United States District Court, W.D. North Carolina, Statesville Division

June 14, 2017

JUDITH MARIE HOLSCLAW, Plaintiff,
v.
NANCY A. BERRYHILL, [1]Commissioner of Social Security Administration, Defendant.

          MEMORANDUM AND ORDER OF REMAND

          David S. Cayer United States Magistrate Judge

         THIS MATTER is before the Court on Plaintiff's “Motion for Summary Judgment” (document #14) and Defendant's “Motion for Judgment on the Pleadings” (document #15), as well as the parties' briefs and exhibits.

         The parties have consented to Magistrate Judge jurisdiction pursuant to 28 U.S.C. § 636(c) and these Motions are now ripe for disposition.

         Having considered the written arguments, administrative record, and applicable authority, the Court finds that Defendant's decision to deny Plaintiff Disability Insurance Benefits (“DIB”) is not supported by substantial evidence.
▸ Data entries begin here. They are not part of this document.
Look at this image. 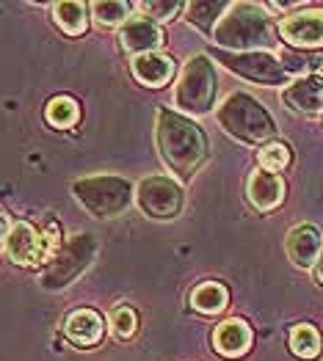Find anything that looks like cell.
Here are the masks:
<instances>
[{
	"label": "cell",
	"instance_id": "cell-1",
	"mask_svg": "<svg viewBox=\"0 0 323 361\" xmlns=\"http://www.w3.org/2000/svg\"><path fill=\"white\" fill-rule=\"evenodd\" d=\"M155 141H158V152H160L163 163L180 177H191L196 169H202L207 152H210L202 127L196 121L185 119L182 114H177L172 108L158 111Z\"/></svg>",
	"mask_w": 323,
	"mask_h": 361
},
{
	"label": "cell",
	"instance_id": "cell-2",
	"mask_svg": "<svg viewBox=\"0 0 323 361\" xmlns=\"http://www.w3.org/2000/svg\"><path fill=\"white\" fill-rule=\"evenodd\" d=\"M276 30L263 6L257 3H230L227 14L218 20L213 30V42L218 47L235 50V53H257L274 47Z\"/></svg>",
	"mask_w": 323,
	"mask_h": 361
},
{
	"label": "cell",
	"instance_id": "cell-3",
	"mask_svg": "<svg viewBox=\"0 0 323 361\" xmlns=\"http://www.w3.org/2000/svg\"><path fill=\"white\" fill-rule=\"evenodd\" d=\"M218 124L240 144H263L276 135V121L252 94L235 91L216 108Z\"/></svg>",
	"mask_w": 323,
	"mask_h": 361
},
{
	"label": "cell",
	"instance_id": "cell-4",
	"mask_svg": "<svg viewBox=\"0 0 323 361\" xmlns=\"http://www.w3.org/2000/svg\"><path fill=\"white\" fill-rule=\"evenodd\" d=\"M75 202L94 218H117L136 202V188L117 174H94L72 182Z\"/></svg>",
	"mask_w": 323,
	"mask_h": 361
},
{
	"label": "cell",
	"instance_id": "cell-5",
	"mask_svg": "<svg viewBox=\"0 0 323 361\" xmlns=\"http://www.w3.org/2000/svg\"><path fill=\"white\" fill-rule=\"evenodd\" d=\"M216 89H218L216 63L202 53L191 56L175 83V105L185 114L202 116L216 102Z\"/></svg>",
	"mask_w": 323,
	"mask_h": 361
},
{
	"label": "cell",
	"instance_id": "cell-6",
	"mask_svg": "<svg viewBox=\"0 0 323 361\" xmlns=\"http://www.w3.org/2000/svg\"><path fill=\"white\" fill-rule=\"evenodd\" d=\"M97 254V240L94 235H86V232H78L72 238L61 243L56 248V254L47 259L45 271H42V287L45 290H66L81 273L91 265Z\"/></svg>",
	"mask_w": 323,
	"mask_h": 361
},
{
	"label": "cell",
	"instance_id": "cell-7",
	"mask_svg": "<svg viewBox=\"0 0 323 361\" xmlns=\"http://www.w3.org/2000/svg\"><path fill=\"white\" fill-rule=\"evenodd\" d=\"M59 229L56 224L50 221L47 224V232H39L33 224L28 221H17L6 238V254L14 265H23V268H30V265H39V262H47L56 248L61 245Z\"/></svg>",
	"mask_w": 323,
	"mask_h": 361
},
{
	"label": "cell",
	"instance_id": "cell-8",
	"mask_svg": "<svg viewBox=\"0 0 323 361\" xmlns=\"http://www.w3.org/2000/svg\"><path fill=\"white\" fill-rule=\"evenodd\" d=\"M136 204L147 218L172 221L185 207V190L172 177H144L136 185Z\"/></svg>",
	"mask_w": 323,
	"mask_h": 361
},
{
	"label": "cell",
	"instance_id": "cell-9",
	"mask_svg": "<svg viewBox=\"0 0 323 361\" xmlns=\"http://www.w3.org/2000/svg\"><path fill=\"white\" fill-rule=\"evenodd\" d=\"M218 63H224L233 75L246 78L252 83H263V86H279L285 80H290V72L285 66V61L276 59L274 53H218Z\"/></svg>",
	"mask_w": 323,
	"mask_h": 361
},
{
	"label": "cell",
	"instance_id": "cell-10",
	"mask_svg": "<svg viewBox=\"0 0 323 361\" xmlns=\"http://www.w3.org/2000/svg\"><path fill=\"white\" fill-rule=\"evenodd\" d=\"M282 39L298 50H321L323 47V8H304L279 23Z\"/></svg>",
	"mask_w": 323,
	"mask_h": 361
},
{
	"label": "cell",
	"instance_id": "cell-11",
	"mask_svg": "<svg viewBox=\"0 0 323 361\" xmlns=\"http://www.w3.org/2000/svg\"><path fill=\"white\" fill-rule=\"evenodd\" d=\"M119 44L130 56H149L163 47V28L149 17H130L119 30Z\"/></svg>",
	"mask_w": 323,
	"mask_h": 361
},
{
	"label": "cell",
	"instance_id": "cell-12",
	"mask_svg": "<svg viewBox=\"0 0 323 361\" xmlns=\"http://www.w3.org/2000/svg\"><path fill=\"white\" fill-rule=\"evenodd\" d=\"M282 102L304 116H318L323 114V78L321 75H301L288 83L282 91Z\"/></svg>",
	"mask_w": 323,
	"mask_h": 361
},
{
	"label": "cell",
	"instance_id": "cell-13",
	"mask_svg": "<svg viewBox=\"0 0 323 361\" xmlns=\"http://www.w3.org/2000/svg\"><path fill=\"white\" fill-rule=\"evenodd\" d=\"M285 251L298 268H315L323 254V235L312 224H298L285 238Z\"/></svg>",
	"mask_w": 323,
	"mask_h": 361
},
{
	"label": "cell",
	"instance_id": "cell-14",
	"mask_svg": "<svg viewBox=\"0 0 323 361\" xmlns=\"http://www.w3.org/2000/svg\"><path fill=\"white\" fill-rule=\"evenodd\" d=\"M105 334V320L94 309H75L64 317V336L75 348H94Z\"/></svg>",
	"mask_w": 323,
	"mask_h": 361
},
{
	"label": "cell",
	"instance_id": "cell-15",
	"mask_svg": "<svg viewBox=\"0 0 323 361\" xmlns=\"http://www.w3.org/2000/svg\"><path fill=\"white\" fill-rule=\"evenodd\" d=\"M246 196L260 212L276 210L285 199V180L279 174L257 169V171H252V177L246 182Z\"/></svg>",
	"mask_w": 323,
	"mask_h": 361
},
{
	"label": "cell",
	"instance_id": "cell-16",
	"mask_svg": "<svg viewBox=\"0 0 323 361\" xmlns=\"http://www.w3.org/2000/svg\"><path fill=\"white\" fill-rule=\"evenodd\" d=\"M130 72L141 86L160 89L175 78L177 61L172 56H163V53H149V56H139V59L130 61Z\"/></svg>",
	"mask_w": 323,
	"mask_h": 361
},
{
	"label": "cell",
	"instance_id": "cell-17",
	"mask_svg": "<svg viewBox=\"0 0 323 361\" xmlns=\"http://www.w3.org/2000/svg\"><path fill=\"white\" fill-rule=\"evenodd\" d=\"M213 348L227 356V359H237L252 348V329L249 323H243L240 317L224 320L216 331H213Z\"/></svg>",
	"mask_w": 323,
	"mask_h": 361
},
{
	"label": "cell",
	"instance_id": "cell-18",
	"mask_svg": "<svg viewBox=\"0 0 323 361\" xmlns=\"http://www.w3.org/2000/svg\"><path fill=\"white\" fill-rule=\"evenodd\" d=\"M230 303V293L218 281H205L191 290V309L199 314H221Z\"/></svg>",
	"mask_w": 323,
	"mask_h": 361
},
{
	"label": "cell",
	"instance_id": "cell-19",
	"mask_svg": "<svg viewBox=\"0 0 323 361\" xmlns=\"http://www.w3.org/2000/svg\"><path fill=\"white\" fill-rule=\"evenodd\" d=\"M53 20L66 36H81L88 28V6L78 0H66L53 6Z\"/></svg>",
	"mask_w": 323,
	"mask_h": 361
},
{
	"label": "cell",
	"instance_id": "cell-20",
	"mask_svg": "<svg viewBox=\"0 0 323 361\" xmlns=\"http://www.w3.org/2000/svg\"><path fill=\"white\" fill-rule=\"evenodd\" d=\"M88 11L102 28H119L133 17V3H127V0H100V3H91Z\"/></svg>",
	"mask_w": 323,
	"mask_h": 361
},
{
	"label": "cell",
	"instance_id": "cell-21",
	"mask_svg": "<svg viewBox=\"0 0 323 361\" xmlns=\"http://www.w3.org/2000/svg\"><path fill=\"white\" fill-rule=\"evenodd\" d=\"M45 119H47V124H53L56 130H69L81 119V105L72 97H66V94L53 97L47 102V108H45Z\"/></svg>",
	"mask_w": 323,
	"mask_h": 361
},
{
	"label": "cell",
	"instance_id": "cell-22",
	"mask_svg": "<svg viewBox=\"0 0 323 361\" xmlns=\"http://www.w3.org/2000/svg\"><path fill=\"white\" fill-rule=\"evenodd\" d=\"M290 350H293L298 359H318L323 350V339L315 326L310 323H298L293 331H290Z\"/></svg>",
	"mask_w": 323,
	"mask_h": 361
},
{
	"label": "cell",
	"instance_id": "cell-23",
	"mask_svg": "<svg viewBox=\"0 0 323 361\" xmlns=\"http://www.w3.org/2000/svg\"><path fill=\"white\" fill-rule=\"evenodd\" d=\"M227 8H230V3H224V0H218V3H188L185 6L188 23L196 25L199 30H205V33L216 30L218 20L227 14Z\"/></svg>",
	"mask_w": 323,
	"mask_h": 361
},
{
	"label": "cell",
	"instance_id": "cell-24",
	"mask_svg": "<svg viewBox=\"0 0 323 361\" xmlns=\"http://www.w3.org/2000/svg\"><path fill=\"white\" fill-rule=\"evenodd\" d=\"M257 160H260V169L263 171L279 174V171H285L290 166V149L282 141H268L263 149H260V154H257Z\"/></svg>",
	"mask_w": 323,
	"mask_h": 361
},
{
	"label": "cell",
	"instance_id": "cell-25",
	"mask_svg": "<svg viewBox=\"0 0 323 361\" xmlns=\"http://www.w3.org/2000/svg\"><path fill=\"white\" fill-rule=\"evenodd\" d=\"M136 329H139V314L133 306L127 303H119L117 309L111 312V331L117 334L119 339H133L136 336Z\"/></svg>",
	"mask_w": 323,
	"mask_h": 361
},
{
	"label": "cell",
	"instance_id": "cell-26",
	"mask_svg": "<svg viewBox=\"0 0 323 361\" xmlns=\"http://www.w3.org/2000/svg\"><path fill=\"white\" fill-rule=\"evenodd\" d=\"M182 8L185 6L177 3V0H147V3H141V11L147 14L152 23H169V20H175Z\"/></svg>",
	"mask_w": 323,
	"mask_h": 361
},
{
	"label": "cell",
	"instance_id": "cell-27",
	"mask_svg": "<svg viewBox=\"0 0 323 361\" xmlns=\"http://www.w3.org/2000/svg\"><path fill=\"white\" fill-rule=\"evenodd\" d=\"M8 232H11V226H8V221L0 215V245H6V238H8Z\"/></svg>",
	"mask_w": 323,
	"mask_h": 361
},
{
	"label": "cell",
	"instance_id": "cell-28",
	"mask_svg": "<svg viewBox=\"0 0 323 361\" xmlns=\"http://www.w3.org/2000/svg\"><path fill=\"white\" fill-rule=\"evenodd\" d=\"M315 276H318V281L323 284V254H321V259H318V265H315Z\"/></svg>",
	"mask_w": 323,
	"mask_h": 361
},
{
	"label": "cell",
	"instance_id": "cell-29",
	"mask_svg": "<svg viewBox=\"0 0 323 361\" xmlns=\"http://www.w3.org/2000/svg\"><path fill=\"white\" fill-rule=\"evenodd\" d=\"M321 78H323V75H321Z\"/></svg>",
	"mask_w": 323,
	"mask_h": 361
}]
</instances>
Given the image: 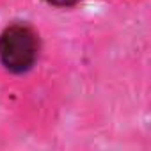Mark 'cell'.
Masks as SVG:
<instances>
[{"mask_svg": "<svg viewBox=\"0 0 151 151\" xmlns=\"http://www.w3.org/2000/svg\"><path fill=\"white\" fill-rule=\"evenodd\" d=\"M39 36L27 23H13L0 34V64L9 73L30 71L39 59Z\"/></svg>", "mask_w": 151, "mask_h": 151, "instance_id": "1", "label": "cell"}, {"mask_svg": "<svg viewBox=\"0 0 151 151\" xmlns=\"http://www.w3.org/2000/svg\"><path fill=\"white\" fill-rule=\"evenodd\" d=\"M46 4L53 6V7H60V9H68V7H75L78 4V0H45Z\"/></svg>", "mask_w": 151, "mask_h": 151, "instance_id": "2", "label": "cell"}]
</instances>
Accordingly, the Court will grant Plaintiff's Motion for Summary Judgment; deny Defendant's Motion for Judgment on the Pleadings; reverse the Commissioner's decision; and remand this matter for further proceedings consistent with this Memorandum and Order.

         I. PROCEDURAL HISTORY

         The procedural history is not in dispute. The Court adopts the procedural history as stated in the parties' briefs.

         Plaintiff filed the present action on October 12, 2016. She assigns error to the Administrative Law Judge (ALJ)'s treatment of the consultative opinion from John H. Bevis, M.A., LPA, a licensed psychological associate, and to the ALJ's formulation of her mental Residual Functional Capacity (“RFC”).[2] See Plaintiff's “Memorandum ...” at 3-5 (document #14-1).

         The parties' cross-Motions are ripe for disposition.

         II. STANDARD OF REVIEW

         The Social Security Act, 42 U.S.C. § 405(g) and § 1383(c)(3), limits this Court's review of a final decision of the Commissioner to: (1) whether substantial evidence supports the Commissioner's decision, Richardson v. Perales, 402 U.S. 389, 390, 401 (1971); and (2) whether the Commissioner applied the correct legal standards. Hays v. Sullivan, 907 F.2d 1453, 1456 (4th Cir. 1990); see also Hunter v. Sullivan, 993 F.2d 31, 34 (4th Cir. 1992) (per curiam). The District Court does not review a final decision of the Commissioner de novo. Smith v.

         Schweiker, 795 F.2d 343, 345 (4th Cir. 1986); King v. Califano, 599 F.2d 597, 599 (4th Cir. 1979); Blalock v. Richardson, 483 F.2d 773, 775 (4th Cir. 1972).

         As the Social Security Act provides, “[t]he findings of the [Commissioner] as to any fact, if supported by substantial evidence, shall be conclusive.” 42 U.S.C. § 405(g). In Smith v. Heckler, 782 F.2d 1176, 1179 (4th Cir. 1986), quoting Richardson v. Perales, 402 U.S. 389, 401 (1971), the Fourth Circuit defined “substantial evidence” thus:

Substantial evidence has been defined as being “more than a scintilla and do[ing] more than creat[ing] a suspicion of the existence of a fact to be established. It means such relevant evidence as a reasonable mind might accept as adequate to support a conclusion.”